Set problem:
Quote the material below word for word, but leave the pictures out of your answer.

Data section:
◇ ◇ ◇ ◇ ◇ ◇ ◇

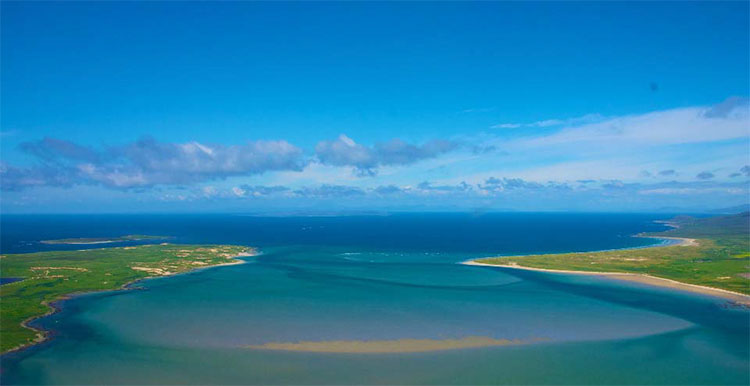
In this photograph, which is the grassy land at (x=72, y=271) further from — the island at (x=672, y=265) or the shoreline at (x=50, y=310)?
the island at (x=672, y=265)

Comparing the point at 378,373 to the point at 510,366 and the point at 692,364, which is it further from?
the point at 692,364

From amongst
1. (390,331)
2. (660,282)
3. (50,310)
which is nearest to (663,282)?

◇ ◇ ◇ ◇ ◇ ◇ ◇

Answer for this exercise:
In this photograph, which is the grassy land at (x=72, y=271) further from — the island at (x=672, y=265) or the shoreline at (x=50, y=310)?
the island at (x=672, y=265)

Comparing the point at 378,373 to the point at 510,366 and the point at 692,364, which is it further from?
the point at 692,364

From amongst
1. (390,331)
2. (660,282)
3. (50,310)
which is nearest to (663,282)?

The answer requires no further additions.